Increasing evidences have shown that PPARγ plays a upstream signal of NF-κB in the anti-inflammatory process[60]. The direct impact of PPARγ on NF-κB may be associated with its enzymatic properties. PPARγ is an E3 ubiquitin ligase, which cooperates with E2 UBCH3. PPARγ mediates the ubiquitination of Lys48 NF-κB p65, which leads to the proteolytic degradation of this NF-κB subunit[61]. Recent studies have reported that GRb1 binds to the PPARγ ligand-binding domain as determined by surface plasmon resonance, which suggests that GRb1 may be able to activate PPARγ[62], while polTIRFM analysis also indicated that GRb1 could bind to PPARγ[25]. GRb1 has also been shown to exert anticalcification effects through the PPARγ/Wnt/β-catenin axis[63] and can promote the browning of 3T3-L1 adipocytes through the activation of PPARγ[64]. Based on these observations, we assessed the protein levels of PPARγ and phospho-NF-κB p65 in MCAO/R mice treated with GRb1. We found that GRb1 treatment upregulated PPARγ levels and inhibited those of phospho-NF-κB p65, with a concomitant reduction in the concentrations of proinflammatory factors, thereby helping to maintain the integrity of the brain, lung, and intestinal barriers. Moreover, we also found that these effects were suppressed by cotreatment with the PPARγ antagonist GW9662.

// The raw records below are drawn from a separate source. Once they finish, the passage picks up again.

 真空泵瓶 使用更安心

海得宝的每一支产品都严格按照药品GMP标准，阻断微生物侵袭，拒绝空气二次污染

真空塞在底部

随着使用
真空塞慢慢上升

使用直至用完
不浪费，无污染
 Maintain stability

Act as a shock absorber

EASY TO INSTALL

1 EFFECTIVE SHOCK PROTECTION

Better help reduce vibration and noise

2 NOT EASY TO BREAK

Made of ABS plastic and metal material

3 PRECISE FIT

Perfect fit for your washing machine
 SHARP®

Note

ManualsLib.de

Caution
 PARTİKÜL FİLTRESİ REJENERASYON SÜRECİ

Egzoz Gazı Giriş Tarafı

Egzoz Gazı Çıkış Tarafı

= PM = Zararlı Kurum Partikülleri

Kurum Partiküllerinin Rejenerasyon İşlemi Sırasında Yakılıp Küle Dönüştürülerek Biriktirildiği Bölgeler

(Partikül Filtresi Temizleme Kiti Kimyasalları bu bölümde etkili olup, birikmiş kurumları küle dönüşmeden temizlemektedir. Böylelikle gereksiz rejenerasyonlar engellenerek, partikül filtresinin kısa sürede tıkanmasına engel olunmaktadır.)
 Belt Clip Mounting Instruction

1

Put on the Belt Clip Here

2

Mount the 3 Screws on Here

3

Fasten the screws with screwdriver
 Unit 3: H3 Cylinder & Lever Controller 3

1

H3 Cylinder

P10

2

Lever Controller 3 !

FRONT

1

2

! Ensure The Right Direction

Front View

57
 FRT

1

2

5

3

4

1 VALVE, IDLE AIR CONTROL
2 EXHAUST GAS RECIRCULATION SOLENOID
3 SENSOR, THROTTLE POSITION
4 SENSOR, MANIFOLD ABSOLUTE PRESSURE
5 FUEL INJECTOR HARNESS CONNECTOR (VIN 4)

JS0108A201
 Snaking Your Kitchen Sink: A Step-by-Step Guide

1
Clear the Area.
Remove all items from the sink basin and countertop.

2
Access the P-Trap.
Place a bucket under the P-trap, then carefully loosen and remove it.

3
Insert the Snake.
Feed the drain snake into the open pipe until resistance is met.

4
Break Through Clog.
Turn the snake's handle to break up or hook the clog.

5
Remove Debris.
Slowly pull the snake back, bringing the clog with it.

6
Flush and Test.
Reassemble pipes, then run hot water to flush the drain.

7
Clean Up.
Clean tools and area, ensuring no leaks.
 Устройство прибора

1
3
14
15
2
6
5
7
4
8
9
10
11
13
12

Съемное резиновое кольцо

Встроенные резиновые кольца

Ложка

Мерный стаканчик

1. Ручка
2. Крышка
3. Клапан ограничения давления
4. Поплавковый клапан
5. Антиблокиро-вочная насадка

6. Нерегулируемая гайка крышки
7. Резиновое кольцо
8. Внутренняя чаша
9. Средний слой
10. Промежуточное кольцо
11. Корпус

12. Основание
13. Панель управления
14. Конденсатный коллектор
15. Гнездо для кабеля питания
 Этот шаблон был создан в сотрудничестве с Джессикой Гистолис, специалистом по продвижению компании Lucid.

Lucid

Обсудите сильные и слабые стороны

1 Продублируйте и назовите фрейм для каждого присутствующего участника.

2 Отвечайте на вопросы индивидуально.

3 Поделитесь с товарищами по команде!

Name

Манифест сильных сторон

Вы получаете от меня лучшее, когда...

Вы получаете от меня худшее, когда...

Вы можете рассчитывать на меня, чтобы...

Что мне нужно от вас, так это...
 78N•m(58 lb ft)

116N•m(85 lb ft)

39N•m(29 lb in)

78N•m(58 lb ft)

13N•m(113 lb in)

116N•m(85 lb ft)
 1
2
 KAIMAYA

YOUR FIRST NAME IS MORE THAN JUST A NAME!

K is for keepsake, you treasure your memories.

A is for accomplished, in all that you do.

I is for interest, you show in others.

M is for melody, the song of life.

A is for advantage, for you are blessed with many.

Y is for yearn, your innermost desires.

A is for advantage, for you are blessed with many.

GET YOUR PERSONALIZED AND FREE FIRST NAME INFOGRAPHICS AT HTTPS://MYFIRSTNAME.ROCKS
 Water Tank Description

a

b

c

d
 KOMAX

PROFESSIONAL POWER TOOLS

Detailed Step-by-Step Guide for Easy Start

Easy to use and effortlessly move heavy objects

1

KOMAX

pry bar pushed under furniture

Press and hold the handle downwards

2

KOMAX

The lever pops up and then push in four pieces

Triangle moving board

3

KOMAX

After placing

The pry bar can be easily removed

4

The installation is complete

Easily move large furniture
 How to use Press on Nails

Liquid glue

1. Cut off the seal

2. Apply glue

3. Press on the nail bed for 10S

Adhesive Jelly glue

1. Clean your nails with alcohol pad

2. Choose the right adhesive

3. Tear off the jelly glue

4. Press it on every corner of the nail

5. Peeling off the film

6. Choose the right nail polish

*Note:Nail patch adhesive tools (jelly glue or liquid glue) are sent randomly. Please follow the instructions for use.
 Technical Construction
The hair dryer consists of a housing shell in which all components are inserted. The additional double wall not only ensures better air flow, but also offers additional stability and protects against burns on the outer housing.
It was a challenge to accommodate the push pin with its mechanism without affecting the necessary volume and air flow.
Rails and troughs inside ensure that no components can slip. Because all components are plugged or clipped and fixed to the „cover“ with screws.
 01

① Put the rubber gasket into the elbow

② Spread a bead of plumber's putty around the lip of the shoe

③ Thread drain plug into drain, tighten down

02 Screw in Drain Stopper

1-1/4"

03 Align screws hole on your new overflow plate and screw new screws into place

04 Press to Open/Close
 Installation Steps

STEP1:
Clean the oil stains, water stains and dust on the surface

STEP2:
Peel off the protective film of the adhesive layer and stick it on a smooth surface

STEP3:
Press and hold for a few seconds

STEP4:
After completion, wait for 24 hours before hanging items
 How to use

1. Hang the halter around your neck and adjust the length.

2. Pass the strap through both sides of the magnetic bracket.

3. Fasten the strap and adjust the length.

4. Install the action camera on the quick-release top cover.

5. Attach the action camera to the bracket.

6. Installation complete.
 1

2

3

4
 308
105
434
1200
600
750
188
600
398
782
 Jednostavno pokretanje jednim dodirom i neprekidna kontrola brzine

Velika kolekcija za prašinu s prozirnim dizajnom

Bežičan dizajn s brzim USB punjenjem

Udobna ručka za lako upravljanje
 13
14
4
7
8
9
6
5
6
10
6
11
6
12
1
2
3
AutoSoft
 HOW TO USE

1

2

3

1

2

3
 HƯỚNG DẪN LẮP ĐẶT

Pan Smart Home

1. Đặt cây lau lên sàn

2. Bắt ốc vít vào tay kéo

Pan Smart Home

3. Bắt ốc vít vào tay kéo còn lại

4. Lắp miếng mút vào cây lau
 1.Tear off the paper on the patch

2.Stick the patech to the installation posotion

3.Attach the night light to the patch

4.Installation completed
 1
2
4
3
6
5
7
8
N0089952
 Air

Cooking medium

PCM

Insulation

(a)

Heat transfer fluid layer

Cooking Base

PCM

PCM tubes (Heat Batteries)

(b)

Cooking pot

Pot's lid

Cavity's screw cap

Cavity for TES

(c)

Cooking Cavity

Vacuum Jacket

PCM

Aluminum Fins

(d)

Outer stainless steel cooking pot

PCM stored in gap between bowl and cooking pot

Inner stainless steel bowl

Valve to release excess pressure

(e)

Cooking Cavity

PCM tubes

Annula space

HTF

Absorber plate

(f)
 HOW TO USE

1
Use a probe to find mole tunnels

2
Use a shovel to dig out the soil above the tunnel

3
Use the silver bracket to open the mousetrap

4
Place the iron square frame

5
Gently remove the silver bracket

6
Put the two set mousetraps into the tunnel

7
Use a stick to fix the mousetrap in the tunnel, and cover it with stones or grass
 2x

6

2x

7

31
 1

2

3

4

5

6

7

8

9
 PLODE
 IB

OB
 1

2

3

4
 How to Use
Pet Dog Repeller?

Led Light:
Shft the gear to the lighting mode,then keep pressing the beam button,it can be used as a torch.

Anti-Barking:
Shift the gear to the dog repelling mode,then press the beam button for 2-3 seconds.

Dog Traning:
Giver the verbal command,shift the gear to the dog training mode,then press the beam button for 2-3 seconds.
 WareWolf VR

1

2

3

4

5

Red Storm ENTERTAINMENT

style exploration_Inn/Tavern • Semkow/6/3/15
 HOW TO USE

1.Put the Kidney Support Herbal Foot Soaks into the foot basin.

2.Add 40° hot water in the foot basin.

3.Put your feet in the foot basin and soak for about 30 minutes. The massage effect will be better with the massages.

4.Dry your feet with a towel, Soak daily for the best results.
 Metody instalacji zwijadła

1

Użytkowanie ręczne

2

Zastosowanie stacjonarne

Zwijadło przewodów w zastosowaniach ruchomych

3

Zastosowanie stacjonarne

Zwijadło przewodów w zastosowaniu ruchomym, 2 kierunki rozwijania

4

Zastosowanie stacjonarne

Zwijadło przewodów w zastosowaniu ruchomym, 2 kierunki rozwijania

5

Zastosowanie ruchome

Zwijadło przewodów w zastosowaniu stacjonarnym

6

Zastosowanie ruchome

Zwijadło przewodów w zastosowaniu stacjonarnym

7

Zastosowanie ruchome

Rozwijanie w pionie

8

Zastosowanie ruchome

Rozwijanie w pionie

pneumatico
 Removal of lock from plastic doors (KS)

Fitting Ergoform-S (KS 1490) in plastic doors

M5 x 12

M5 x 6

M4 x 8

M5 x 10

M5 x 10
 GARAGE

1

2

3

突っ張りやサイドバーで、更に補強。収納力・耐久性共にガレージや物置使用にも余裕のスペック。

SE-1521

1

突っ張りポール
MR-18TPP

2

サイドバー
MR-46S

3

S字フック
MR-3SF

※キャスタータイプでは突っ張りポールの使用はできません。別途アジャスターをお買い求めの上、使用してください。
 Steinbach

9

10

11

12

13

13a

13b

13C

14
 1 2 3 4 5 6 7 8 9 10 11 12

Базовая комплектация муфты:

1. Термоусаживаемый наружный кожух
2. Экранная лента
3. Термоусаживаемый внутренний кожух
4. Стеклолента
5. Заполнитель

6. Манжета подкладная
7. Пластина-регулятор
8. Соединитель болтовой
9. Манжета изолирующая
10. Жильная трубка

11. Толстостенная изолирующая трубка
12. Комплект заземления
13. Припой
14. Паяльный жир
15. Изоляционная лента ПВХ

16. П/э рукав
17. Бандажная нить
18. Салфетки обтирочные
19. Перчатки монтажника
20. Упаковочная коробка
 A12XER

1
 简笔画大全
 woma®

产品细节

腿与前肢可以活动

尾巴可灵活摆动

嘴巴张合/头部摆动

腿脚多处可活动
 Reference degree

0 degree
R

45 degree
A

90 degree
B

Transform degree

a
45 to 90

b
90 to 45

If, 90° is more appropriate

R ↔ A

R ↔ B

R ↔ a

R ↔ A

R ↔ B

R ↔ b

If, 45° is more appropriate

The vascular barrier maintains vascular and tissue homeostasis and modulates many physiological processes. The integrity of vascular barriers can be disrupted by a variety of soluble permeability factors, and changes in barrier function can result in multi-organ damage during disease progression[65]. Dysregulated vascular hyperpermeability can participate in the progression of many pathological states, such as rheumatoid arthritis, inflammatory bowel disease, asthma, acute lung injury, and cardiovascular diseases[66]. PPARγ expression is highest in brown and white adipose tissues, the large intestine, and immune cells, but can also be found in various other tissues, including the muscle, pancreas, liver, small intestine, and kidney[67]. Activators of PPARγ exert a broad spectrum of biological functions, such as regulating fatty acid metabolism, reducing inflammation, influencing immune cell balance, inhibiting apoptosis and oxidative stress, and improving endothelial function. Such pleiotropic activity makes them interesting therapeutic targets for the treatment of various conditions[68]. Therefore, the protective effects elicited by GRb1 on barrier damage in multiple organs via PPARγ suggest that it may have potential as a therapeutic option for the treatment of vascular barrier-related diseases.